A Refinement Calculus for Tuple Spaces
It is fairly accepted that the realization of complex systems must
be accomplished step by step from the initial specification, through a
sequence of intermediate phases, to the final program. These
development steps, linking a preliminary version, or description, of
the program to a more detailed one, are usually called
refinement steps, while the intermediate stages of a refinement
process are called levels of abstraction.
A refinement calculus is a means to support this modus operandi
in program development, allowing to link different levels of
abstraction: it introduces a precise relation between intermediate
descriptions, and the rules to check whether the relation is
satisfied.
Tuple space languages are concurrent languages, that foster the
definition of autonomous entities of computation (the processes), and
offer mechanisms for their synchronization and communication. In
particular, they represent one of the most acknowledged models of
coordination.
Tuple space languages are based on the idea that a dynamic collection
of tuples can act as shared state of concurrent processes, and play
the role of coordination media among them.
To build a refinement calculus for tuple spaces, we address three
points, in this paper:
1) We single out a specification language, a variation of first order
temporal logic. Temporal relations between propositional formulae are
not expressive enough to describe relations between tuple spaces,
which are multisets of atoms. The specification language, called
Oikos-tl, includes three new temporal operators that enhance the
expressive power of the logic, permitting to directly link state
transitions and state configurations. The semantics of the
specification language is formally defined, and a set of useful
properties for refinement are shown.
2) We introduce a reference language for tuple spaces, dubbed TuSpRel,
and define its axiomatic and operational semantics. We need the
former to derive properties, the latter to describe the allowed
computations of a system. We relate these descriptions, and guarantee
that using the axiomatic semantics we can derive properties, which are
correct and complete with respect to the operational behaviour. The
non-deterministic features of tuple space languages make this result
new, and more complex than in other programming paradigms. One of the
contributions of our work is the idea to derive weakest preconditions
exploiting the demonic strict choice in non-deterministic selection.

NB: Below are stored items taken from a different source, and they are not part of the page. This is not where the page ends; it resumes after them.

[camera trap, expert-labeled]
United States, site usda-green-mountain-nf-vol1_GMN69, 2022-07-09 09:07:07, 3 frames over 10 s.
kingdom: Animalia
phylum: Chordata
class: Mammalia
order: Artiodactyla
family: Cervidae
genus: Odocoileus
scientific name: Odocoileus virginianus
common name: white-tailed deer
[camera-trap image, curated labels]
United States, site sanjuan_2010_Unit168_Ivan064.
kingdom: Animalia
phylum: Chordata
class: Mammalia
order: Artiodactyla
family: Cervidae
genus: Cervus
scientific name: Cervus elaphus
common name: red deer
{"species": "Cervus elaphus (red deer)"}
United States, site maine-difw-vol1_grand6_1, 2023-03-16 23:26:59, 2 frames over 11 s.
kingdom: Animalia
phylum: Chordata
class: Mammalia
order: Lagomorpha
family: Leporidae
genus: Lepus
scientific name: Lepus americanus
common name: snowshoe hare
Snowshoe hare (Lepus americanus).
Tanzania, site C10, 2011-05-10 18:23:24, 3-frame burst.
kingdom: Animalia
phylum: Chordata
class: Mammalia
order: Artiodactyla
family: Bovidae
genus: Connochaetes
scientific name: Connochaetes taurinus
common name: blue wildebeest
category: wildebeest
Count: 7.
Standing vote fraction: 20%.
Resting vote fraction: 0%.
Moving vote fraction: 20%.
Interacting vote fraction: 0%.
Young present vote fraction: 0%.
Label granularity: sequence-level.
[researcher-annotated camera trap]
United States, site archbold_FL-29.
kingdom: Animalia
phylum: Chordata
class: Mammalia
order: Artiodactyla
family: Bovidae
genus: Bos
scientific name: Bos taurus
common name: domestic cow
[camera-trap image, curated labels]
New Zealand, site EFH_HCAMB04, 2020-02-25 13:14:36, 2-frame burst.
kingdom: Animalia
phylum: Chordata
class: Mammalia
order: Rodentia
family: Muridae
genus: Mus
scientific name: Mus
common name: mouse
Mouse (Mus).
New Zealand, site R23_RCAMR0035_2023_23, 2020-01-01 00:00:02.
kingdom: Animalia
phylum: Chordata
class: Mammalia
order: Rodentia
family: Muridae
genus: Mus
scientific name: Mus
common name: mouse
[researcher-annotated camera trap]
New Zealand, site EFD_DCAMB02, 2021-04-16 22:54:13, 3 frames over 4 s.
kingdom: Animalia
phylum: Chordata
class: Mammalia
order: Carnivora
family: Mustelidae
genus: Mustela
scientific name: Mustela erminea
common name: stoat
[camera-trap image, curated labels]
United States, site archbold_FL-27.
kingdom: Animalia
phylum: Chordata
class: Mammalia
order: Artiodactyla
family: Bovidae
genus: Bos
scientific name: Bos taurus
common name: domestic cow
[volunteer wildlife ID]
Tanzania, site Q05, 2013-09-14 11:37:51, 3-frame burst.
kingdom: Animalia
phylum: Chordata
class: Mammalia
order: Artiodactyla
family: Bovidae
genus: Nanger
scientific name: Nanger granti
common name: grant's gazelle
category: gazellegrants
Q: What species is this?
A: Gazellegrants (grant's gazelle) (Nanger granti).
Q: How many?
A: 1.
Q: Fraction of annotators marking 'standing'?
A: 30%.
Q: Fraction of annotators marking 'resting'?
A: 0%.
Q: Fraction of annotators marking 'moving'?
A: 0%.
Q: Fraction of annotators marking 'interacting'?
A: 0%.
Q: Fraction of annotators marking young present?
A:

The transition system defining the operational semantics is based on
the new notion of enabling precondition, which exploits the angelic
strict choice.
3) To build the refinement calculus, we take a compositional
approach. We first consider the basic statements of the language, and
say under which conditions they satisfy a property, then compose these
proofs to derive that a system refines a specification. Finally, in
the refinement calculus definition, we extend to tuple space languages
the ability to exploit logic formulae to specify the behaviour of
unrefined modules: in the intermediate steps, a system is only
partially written in the programming language, and the still unrefined
features are described by logical formulae.